Using MALLOC_TRIM_THRESHOLD_=0 and comparing Dask 2020.12.0 vs. 2021.07.1, I found 6min 49s vs. 4min 13s. This is definitely an improvement, but very different from @gjoseph92's results ("main + MALLOC_TRIMTHRESHOLD=0: gave up after 30min and 1.25TiB spilled to disk (!!)")

So I can definitely see evidence of an incremental improvement, but I feel like I'm still missing something.

[RichardScottOZ]

Thanks Ryan. Have not tested this on anything seriously large, but hopefully will soon.

[dcherian]

but I feel like I'm still missing something.

This thread is a confusing mix of many issues. The slice vs copy issue is real, but doesn't affect groupby problems since xarray indexes out groups with a list-of-ints (always a copy) [except for resampling which uses slices].

---

result = dset['data'].groupby("init_date.month")

This example (from @dougiesquire I think) has chunksize=1 along init_date which is daily frequency. Xarray's groupby construct a nice graph for this case so it executes well (it'll pick out all chunks with january data and apply dask.array.mean; this is embarrassingly parallel for different groups). If it doesn't execute well, that's up to dask+distributed to schedule it properly. Note that the writeup in https://github.com/ocean-transport/coiled_collaboration/issues/17 only discusses this example.

---

The earlier example:

cat = intake.Catalog('https://raw.githubusercontent.com/pangeo-data/pangeo-datastore/master/intake-catalogs/ocean.yaml')
ds = cat.GODAS.to_dask()
print(ds)
salt_clim = ds.salt.groupby('time.month').mean(dim='time')

ds.salt has chunksize=4 along time with a monthly mean in each timestep so there are 4 months in a block Array	Chunk
11.31 GB	96.08 MB
(471, 40, 417, 360)	(4, 40, 417, 360)
119 Tasks	118 Chunks
float32	numpy.ndarray

So groupby("time.month") splits every block into 4 and we end up with a quadratic-ish shuffling-type workload that tends to work poorly (though I haven't tried this on latest dask)

---

The best way to reduce the GODAS dataset should be this strategy: https://flox.readthedocs.io/en/latest/implementation.html#method-cohorts i.e. we index out months 1-4 which always occur together and map-reduce that. Repeat for all other cohorts (months 5-8, 9-12) and then concatenate for the final result.

One could test this with flox.xarray.xarray_reduce(ds.salt, ds.time.dt.month, func="mean", method="cohorts") and potentially throw in engine="numba" for extra fun =) Who wants to try it?!

[gjoseph92]

Though this issue is closed, I imagine that most of you following it are still interested in memory usage in dask, and might still be having problems with it. It's possible that closing this with https://github.com/dask/distributed/pull/4967 was premature, but I'm hoping that https://github.com/dask/distributed/pull/6614 actually addresses the core problem in this issue.
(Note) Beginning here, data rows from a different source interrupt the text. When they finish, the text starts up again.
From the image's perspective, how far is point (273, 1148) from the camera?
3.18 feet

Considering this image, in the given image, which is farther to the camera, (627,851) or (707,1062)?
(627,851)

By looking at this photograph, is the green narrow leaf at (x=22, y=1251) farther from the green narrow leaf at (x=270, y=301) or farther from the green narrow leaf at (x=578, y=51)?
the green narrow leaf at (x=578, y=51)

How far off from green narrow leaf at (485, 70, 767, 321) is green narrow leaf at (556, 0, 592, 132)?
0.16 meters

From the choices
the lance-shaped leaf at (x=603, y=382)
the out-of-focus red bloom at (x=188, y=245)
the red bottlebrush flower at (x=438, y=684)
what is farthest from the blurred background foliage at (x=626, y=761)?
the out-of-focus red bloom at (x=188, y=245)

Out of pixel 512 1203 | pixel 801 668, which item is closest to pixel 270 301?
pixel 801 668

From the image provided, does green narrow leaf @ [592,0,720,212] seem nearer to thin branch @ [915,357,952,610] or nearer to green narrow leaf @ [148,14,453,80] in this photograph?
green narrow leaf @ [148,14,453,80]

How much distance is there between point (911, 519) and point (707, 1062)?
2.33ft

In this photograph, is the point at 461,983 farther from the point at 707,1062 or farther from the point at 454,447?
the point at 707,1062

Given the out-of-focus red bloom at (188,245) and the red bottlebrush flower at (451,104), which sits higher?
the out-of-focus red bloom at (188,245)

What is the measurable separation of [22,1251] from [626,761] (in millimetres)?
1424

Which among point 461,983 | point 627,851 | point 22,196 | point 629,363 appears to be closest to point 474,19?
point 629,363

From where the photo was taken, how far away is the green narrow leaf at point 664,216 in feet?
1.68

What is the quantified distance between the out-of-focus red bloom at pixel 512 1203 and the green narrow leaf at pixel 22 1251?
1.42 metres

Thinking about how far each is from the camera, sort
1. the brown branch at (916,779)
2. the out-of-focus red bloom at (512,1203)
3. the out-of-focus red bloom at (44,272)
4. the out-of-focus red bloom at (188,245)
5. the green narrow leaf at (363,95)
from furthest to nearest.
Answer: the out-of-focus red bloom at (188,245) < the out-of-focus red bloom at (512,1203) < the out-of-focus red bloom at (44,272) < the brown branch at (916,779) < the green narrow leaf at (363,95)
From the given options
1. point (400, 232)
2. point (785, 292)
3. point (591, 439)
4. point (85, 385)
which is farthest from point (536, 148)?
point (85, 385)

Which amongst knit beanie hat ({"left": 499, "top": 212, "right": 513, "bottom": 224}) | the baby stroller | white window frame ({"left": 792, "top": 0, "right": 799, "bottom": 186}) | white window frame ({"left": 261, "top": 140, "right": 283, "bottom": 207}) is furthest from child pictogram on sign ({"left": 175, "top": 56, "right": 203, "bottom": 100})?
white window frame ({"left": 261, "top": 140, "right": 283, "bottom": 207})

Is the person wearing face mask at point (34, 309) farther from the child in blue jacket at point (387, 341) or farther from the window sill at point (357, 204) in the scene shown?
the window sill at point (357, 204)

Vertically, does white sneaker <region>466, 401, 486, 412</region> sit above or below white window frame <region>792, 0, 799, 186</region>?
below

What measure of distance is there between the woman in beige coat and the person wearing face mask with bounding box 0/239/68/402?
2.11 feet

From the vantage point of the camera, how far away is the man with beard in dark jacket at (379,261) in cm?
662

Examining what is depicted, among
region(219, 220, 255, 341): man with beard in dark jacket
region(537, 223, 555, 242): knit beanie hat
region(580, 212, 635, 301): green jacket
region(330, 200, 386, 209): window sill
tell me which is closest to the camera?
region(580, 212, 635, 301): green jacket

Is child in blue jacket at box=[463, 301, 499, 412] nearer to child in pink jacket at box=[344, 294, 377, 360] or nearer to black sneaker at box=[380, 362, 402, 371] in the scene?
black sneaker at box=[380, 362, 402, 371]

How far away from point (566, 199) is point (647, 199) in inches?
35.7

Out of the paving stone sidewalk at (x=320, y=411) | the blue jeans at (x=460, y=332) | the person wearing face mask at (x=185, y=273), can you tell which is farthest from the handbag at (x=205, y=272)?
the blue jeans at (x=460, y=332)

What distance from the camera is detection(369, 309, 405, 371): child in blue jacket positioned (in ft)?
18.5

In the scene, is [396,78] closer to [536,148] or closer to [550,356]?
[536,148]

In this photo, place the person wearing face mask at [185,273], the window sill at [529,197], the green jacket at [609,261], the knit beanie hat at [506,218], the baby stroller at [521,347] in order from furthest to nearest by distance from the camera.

If you are (or aren't) having problems with workloads running out of memory, please try out the new worker-saturation config option!

Information on how to set it is here. And please comment on the discussion to share how it goes:

• https://github.com/dask/distributed/discussions/7128

These are benchmarking results showing significant reductions in peak memory use:

• @rabernat's original example from this issue uses 50% less memory (but is slower)
• @TomNicholas's https://github.com/dask/distributed/issues/6571 uses 50% less memory (and is faster since it doesn't spill)
• @JSKenyon's example requiring co-assignment uses 30% less memory. But since this loses co-assignment, it also is slower.

We're especially interested in hearing how the runtime-vs-memory tradeoff feels to people. So please try it out and report back!

Lastly, thank you all for your collaboration and persistence in working on these issues. It's frustrating when you need to get something done, and dask isn't working for you. The examples everyone has shared here have been invaluable in working towards a solution, so thanks to everyone who's taken their time to keep engaging on this.

[RichardScottOZ]

Thanks @gjoseph92